While we were browsing the racks, I asked them why people want to go these Gigawatt parties in the first place, because scarcity in economics is simply a function of overdemand combined with undersupply. If people stopped wanting to get into the Gigawatt parties, they'd no longer be the epitome of popularity, and Excelsior could finally settle down into a party-market equilibrium.

Noni laughed and said that was just textbook theory, that in life, you've to flaunt it while you've still got it.

I countered by saying that you don't need to flaunt it at the Gigawatt parties.

She said that's where all your future DB-squared bankers, PE partners, hedge fund managers, and venture capitalists are at; they run the show here and will run the show once we graduate and get out there.

I asked her, "So what?", because it's not like those people can dictate whether she lives or dies.

Noni then asked me what degree I'm getting.

I replied that she should already know, Econ and CS.

She turned with another black minidress in her hands and pointed one finger like those teachers in elementary school who go, "No, no, no. Bad kid." She told me that I was wrong, that a B.S. degree is pure and simple B.S.

I told her that I need a degree to find a job, and I need a job if I didn't want to be starving.

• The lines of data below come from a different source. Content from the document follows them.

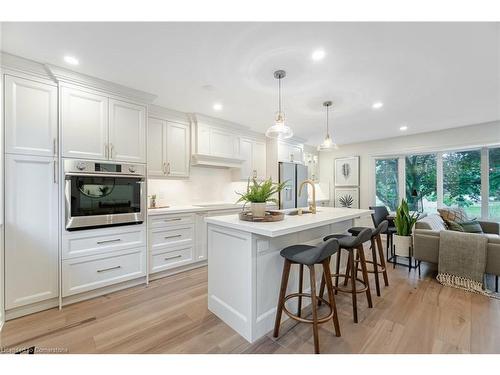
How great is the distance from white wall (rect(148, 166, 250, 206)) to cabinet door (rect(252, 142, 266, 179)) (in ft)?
1.28

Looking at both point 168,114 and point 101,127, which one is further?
point 168,114

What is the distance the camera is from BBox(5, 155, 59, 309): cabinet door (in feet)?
6.31

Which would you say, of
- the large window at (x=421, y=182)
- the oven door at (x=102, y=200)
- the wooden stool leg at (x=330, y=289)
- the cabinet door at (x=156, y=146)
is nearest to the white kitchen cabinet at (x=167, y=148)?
the cabinet door at (x=156, y=146)

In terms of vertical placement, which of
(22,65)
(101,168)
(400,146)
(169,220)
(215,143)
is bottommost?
(169,220)

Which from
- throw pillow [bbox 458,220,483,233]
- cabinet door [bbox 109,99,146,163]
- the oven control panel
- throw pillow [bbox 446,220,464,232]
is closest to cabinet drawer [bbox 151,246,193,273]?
the oven control panel

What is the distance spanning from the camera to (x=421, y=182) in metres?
4.89

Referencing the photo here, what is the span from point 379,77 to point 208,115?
2435 millimetres

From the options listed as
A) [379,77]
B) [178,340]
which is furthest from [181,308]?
[379,77]

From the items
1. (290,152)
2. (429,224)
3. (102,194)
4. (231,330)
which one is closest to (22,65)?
(102,194)

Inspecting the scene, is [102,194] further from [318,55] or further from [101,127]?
[318,55]

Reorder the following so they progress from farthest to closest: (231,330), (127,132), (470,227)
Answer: (470,227), (127,132), (231,330)

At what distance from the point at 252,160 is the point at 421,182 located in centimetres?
386

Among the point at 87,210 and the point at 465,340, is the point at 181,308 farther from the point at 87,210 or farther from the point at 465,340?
the point at 465,340
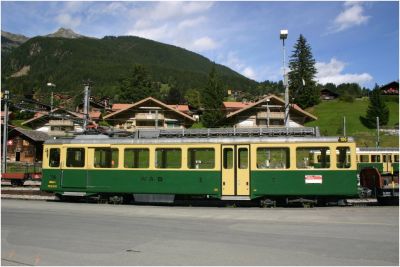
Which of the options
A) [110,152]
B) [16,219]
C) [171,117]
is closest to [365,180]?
[110,152]

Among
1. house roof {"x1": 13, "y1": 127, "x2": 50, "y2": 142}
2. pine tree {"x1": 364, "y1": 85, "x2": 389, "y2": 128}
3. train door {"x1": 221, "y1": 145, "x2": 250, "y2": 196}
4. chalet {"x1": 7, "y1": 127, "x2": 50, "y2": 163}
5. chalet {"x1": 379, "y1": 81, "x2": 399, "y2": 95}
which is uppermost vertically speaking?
chalet {"x1": 379, "y1": 81, "x2": 399, "y2": 95}

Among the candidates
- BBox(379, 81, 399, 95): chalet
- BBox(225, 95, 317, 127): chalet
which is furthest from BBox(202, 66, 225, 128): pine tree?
BBox(379, 81, 399, 95): chalet

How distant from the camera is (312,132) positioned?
17.4m

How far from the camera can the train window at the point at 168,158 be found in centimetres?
1781

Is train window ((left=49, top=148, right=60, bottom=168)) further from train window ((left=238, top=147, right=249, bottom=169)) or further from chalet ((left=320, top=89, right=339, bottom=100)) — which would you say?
chalet ((left=320, top=89, right=339, bottom=100))

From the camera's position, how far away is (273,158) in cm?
1711

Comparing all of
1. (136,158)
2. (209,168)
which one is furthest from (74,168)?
(209,168)

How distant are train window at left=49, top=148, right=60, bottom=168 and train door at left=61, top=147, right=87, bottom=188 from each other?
14.1 inches

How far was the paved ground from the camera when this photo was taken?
852cm

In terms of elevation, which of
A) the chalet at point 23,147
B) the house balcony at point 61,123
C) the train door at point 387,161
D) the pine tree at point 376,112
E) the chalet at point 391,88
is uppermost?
the chalet at point 391,88

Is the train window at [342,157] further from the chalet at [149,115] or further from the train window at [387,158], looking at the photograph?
the chalet at [149,115]

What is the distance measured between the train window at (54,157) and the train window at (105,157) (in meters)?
1.94

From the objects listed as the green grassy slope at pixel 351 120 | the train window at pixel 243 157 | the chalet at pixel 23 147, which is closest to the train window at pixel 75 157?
the train window at pixel 243 157

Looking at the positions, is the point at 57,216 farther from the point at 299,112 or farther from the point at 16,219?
the point at 299,112
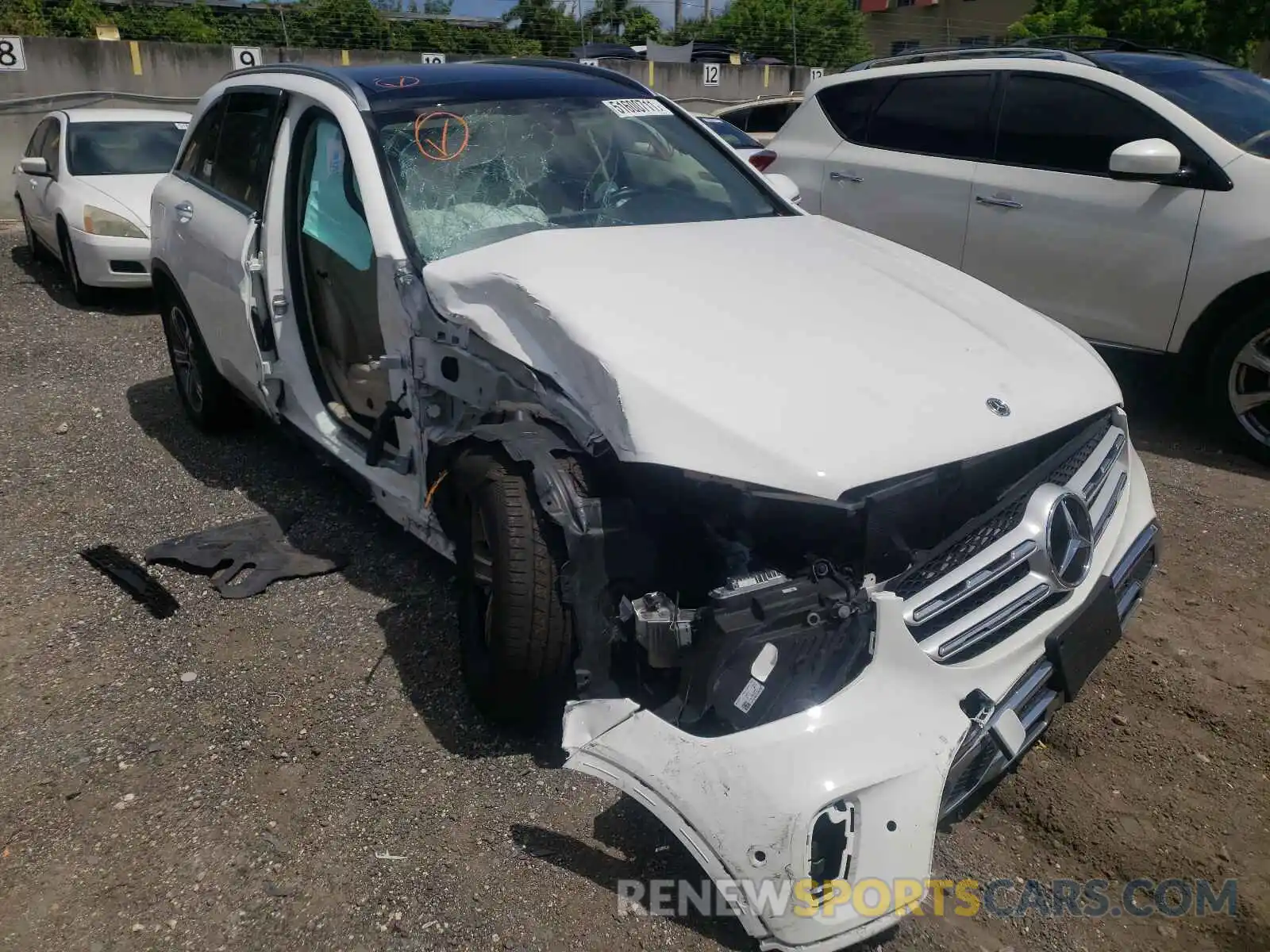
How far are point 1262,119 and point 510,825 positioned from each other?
4906mm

She said, and I quote, "We don't come here for a B.S. or B.A. or sub-matriculate into a M.A. or M.S. or M.F.A. Our goal is to graduate with an M.R.S."

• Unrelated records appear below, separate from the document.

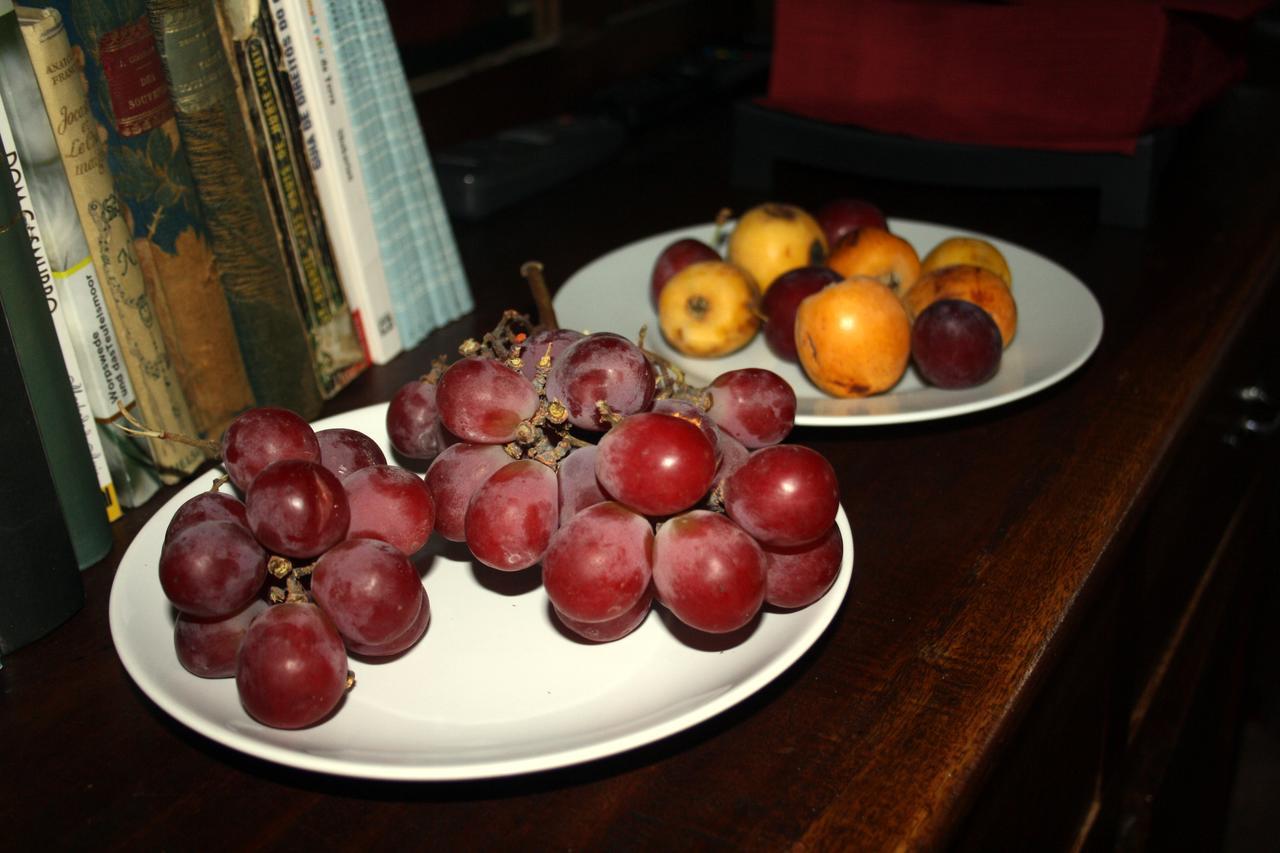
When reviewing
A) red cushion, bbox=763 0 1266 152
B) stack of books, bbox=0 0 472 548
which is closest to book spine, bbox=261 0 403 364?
stack of books, bbox=0 0 472 548

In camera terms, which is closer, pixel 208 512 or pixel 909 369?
pixel 208 512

Danny clapped a free hand over her mouth to stifle her laughter.

In my head, I was thinking first, M.R.S. my goosebottoms. It isn't the fifties anymore. And second, What the... Would Noni get married to RALPH?

Noni turned back to sift through a plethora of short black dresses on the rack, and she sighed. She said that our biggest asset decreases in value every single day.

I asked her what asset.

She paused in her dress browsing, looked at me, and drew a spiral with her index finger in the air right in front of her face. "This," she said.

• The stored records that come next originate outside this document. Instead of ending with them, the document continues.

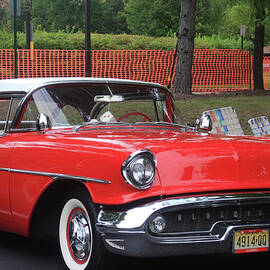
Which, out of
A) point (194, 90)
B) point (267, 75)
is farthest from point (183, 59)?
point (267, 75)

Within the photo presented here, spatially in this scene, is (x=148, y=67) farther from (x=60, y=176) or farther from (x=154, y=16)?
(x=154, y=16)

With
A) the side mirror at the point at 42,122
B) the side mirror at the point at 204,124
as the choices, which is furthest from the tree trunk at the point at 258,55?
the side mirror at the point at 42,122

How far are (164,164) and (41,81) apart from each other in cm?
192

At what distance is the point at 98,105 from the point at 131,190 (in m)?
1.89

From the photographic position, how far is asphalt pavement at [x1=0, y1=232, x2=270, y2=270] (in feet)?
17.5

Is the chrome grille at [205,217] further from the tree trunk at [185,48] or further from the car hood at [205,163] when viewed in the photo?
the tree trunk at [185,48]

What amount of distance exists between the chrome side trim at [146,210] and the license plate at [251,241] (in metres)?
0.22

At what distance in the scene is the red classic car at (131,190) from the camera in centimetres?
439

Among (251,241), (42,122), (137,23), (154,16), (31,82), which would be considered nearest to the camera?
(251,241)

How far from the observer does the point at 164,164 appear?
452cm

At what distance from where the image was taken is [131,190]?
14.5 feet

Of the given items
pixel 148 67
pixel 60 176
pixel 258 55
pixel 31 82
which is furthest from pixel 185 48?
pixel 60 176

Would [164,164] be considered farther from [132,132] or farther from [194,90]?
[194,90]

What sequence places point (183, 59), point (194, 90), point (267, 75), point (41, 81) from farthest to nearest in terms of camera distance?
point (267, 75) < point (194, 90) < point (183, 59) < point (41, 81)
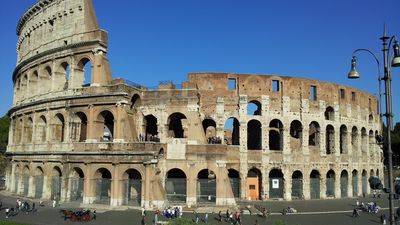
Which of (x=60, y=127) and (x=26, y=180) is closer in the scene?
(x=60, y=127)

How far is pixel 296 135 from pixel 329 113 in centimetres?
384

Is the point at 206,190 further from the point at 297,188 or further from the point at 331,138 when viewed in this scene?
the point at 331,138

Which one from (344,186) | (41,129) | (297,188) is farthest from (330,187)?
(41,129)

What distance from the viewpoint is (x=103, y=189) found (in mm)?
29703

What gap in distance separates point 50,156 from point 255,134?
60.8 feet

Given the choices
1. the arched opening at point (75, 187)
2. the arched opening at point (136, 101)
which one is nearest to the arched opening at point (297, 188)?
the arched opening at point (136, 101)

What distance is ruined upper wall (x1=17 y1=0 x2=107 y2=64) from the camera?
1259 inches

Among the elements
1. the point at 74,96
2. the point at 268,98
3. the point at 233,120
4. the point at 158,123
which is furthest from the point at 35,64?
the point at 268,98

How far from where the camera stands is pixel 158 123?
32281mm

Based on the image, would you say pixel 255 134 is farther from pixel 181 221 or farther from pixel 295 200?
pixel 181 221

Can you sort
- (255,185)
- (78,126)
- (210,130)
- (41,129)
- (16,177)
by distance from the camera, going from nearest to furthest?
(78,126) < (41,129) < (255,185) < (16,177) < (210,130)

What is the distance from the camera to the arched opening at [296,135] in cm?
3622

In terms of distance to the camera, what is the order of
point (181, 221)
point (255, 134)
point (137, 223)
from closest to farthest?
point (181, 221) → point (137, 223) → point (255, 134)

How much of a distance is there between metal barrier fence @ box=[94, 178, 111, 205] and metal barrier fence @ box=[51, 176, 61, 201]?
12.3 ft
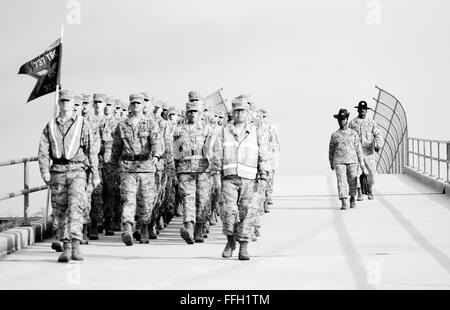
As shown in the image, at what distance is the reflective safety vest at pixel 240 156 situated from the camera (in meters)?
11.2

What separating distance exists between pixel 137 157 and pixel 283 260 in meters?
2.86

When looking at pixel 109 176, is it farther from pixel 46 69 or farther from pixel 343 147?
pixel 343 147

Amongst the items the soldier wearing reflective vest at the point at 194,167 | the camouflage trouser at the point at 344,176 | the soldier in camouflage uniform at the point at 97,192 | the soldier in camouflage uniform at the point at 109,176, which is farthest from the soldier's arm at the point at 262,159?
the camouflage trouser at the point at 344,176

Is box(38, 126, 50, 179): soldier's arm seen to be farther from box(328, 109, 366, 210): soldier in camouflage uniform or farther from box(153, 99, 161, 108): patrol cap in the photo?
box(328, 109, 366, 210): soldier in camouflage uniform

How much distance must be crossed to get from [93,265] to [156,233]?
3.77 metres

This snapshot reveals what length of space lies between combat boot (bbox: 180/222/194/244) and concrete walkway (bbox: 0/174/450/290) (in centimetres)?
16

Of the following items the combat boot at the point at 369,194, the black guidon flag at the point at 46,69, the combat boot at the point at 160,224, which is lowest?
the combat boot at the point at 160,224

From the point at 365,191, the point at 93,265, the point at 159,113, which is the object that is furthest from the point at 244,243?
the point at 365,191

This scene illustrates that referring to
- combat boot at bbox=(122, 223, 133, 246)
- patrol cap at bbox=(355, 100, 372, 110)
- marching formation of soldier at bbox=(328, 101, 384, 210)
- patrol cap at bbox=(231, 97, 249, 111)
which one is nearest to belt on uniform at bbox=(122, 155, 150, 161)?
combat boot at bbox=(122, 223, 133, 246)

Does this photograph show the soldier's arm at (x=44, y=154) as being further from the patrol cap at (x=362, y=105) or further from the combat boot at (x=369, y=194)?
the combat boot at (x=369, y=194)

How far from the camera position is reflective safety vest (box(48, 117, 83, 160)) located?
10.9 meters

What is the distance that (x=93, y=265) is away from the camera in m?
10.6

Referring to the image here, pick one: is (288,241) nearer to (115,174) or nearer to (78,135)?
(115,174)
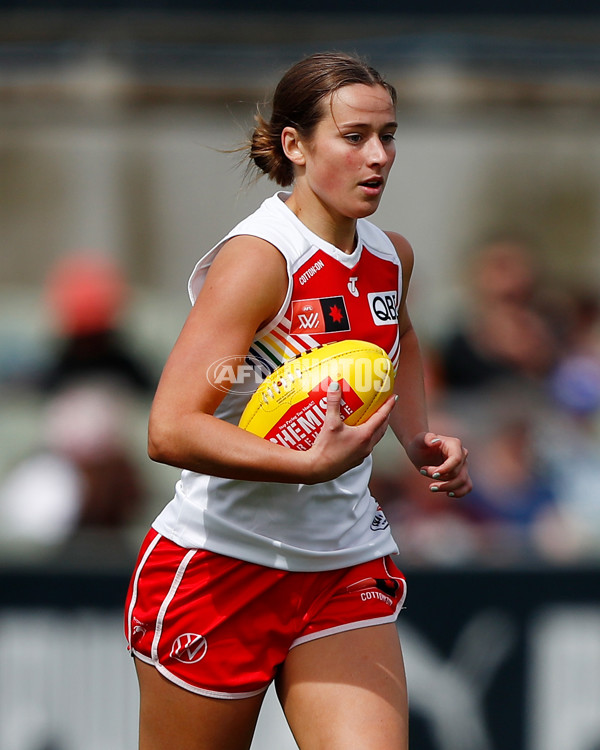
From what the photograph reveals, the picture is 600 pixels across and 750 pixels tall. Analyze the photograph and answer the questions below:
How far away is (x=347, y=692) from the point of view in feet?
8.37

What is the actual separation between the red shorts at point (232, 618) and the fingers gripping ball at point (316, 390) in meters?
0.38

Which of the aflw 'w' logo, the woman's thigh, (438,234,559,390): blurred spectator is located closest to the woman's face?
the aflw 'w' logo

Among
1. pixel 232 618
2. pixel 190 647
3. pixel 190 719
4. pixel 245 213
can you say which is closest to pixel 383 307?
pixel 232 618

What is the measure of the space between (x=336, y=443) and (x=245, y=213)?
6799 mm

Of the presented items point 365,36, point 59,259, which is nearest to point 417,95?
point 365,36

So apparently, like the U.S. dollar, women's faces experience inflation.

I started thinking about what Tess's mom said after she sent her daughter off to the über-villain d'Urberville, that her daughter's trump card in securing the wealthy hand of a pervy charlatan was her face. That was back in the 1800s. It is now 2018. Some things never change.

Quick! OCR pop quiz! What investments would you recommend to a client who is most concerned about maintaining purchasing power in an inflationary environment?

Stocks, real estate, and gold.

What could we invest in protect our faces against inflation?

Stocks: Inject some equity into our faces with Botox.

Real estate: Hire a building contractor to do some surgical work with the plastic estate.

Gold: Back up our faces with enough gold that everyone just looks at the sparkly metal instead of at our faces.

Oop! Time to get my laundry now!

Punctually,
Ari


UPDATE: I have massacred a roach of prehistoric proportions. It took a tour around the first page of the green binder, but don't worry. I recopied Page One on clean paper.

There is nothing I can do, however, about the fact that the green binder will forever be eye tainted. I don't know which pages or how many pages Charley read before I noticed because he always happens to be around when the roaches decide to explore the New World of my room and I make them explode instead. What did he read? Hopefully nothing incriminating.

Then, we had the strangest conversation going down to the laundry room. I can't even explain what the wiffles just happened. There was something about the bubonic plague and Heisenberg's quantum cat and bacterial binary fission and medical trauma from The Bell Jar and a whole lot of double entendres that I would really prefer to not recall right now and that I barely escaped from at the very end with the skin of my teeth.

If life gives you lemons, make lemonade.

If life gives you cuckoos, make Cocoa Puffs.

Lemonade and Cocoa Puffs. What a balanced breakfast.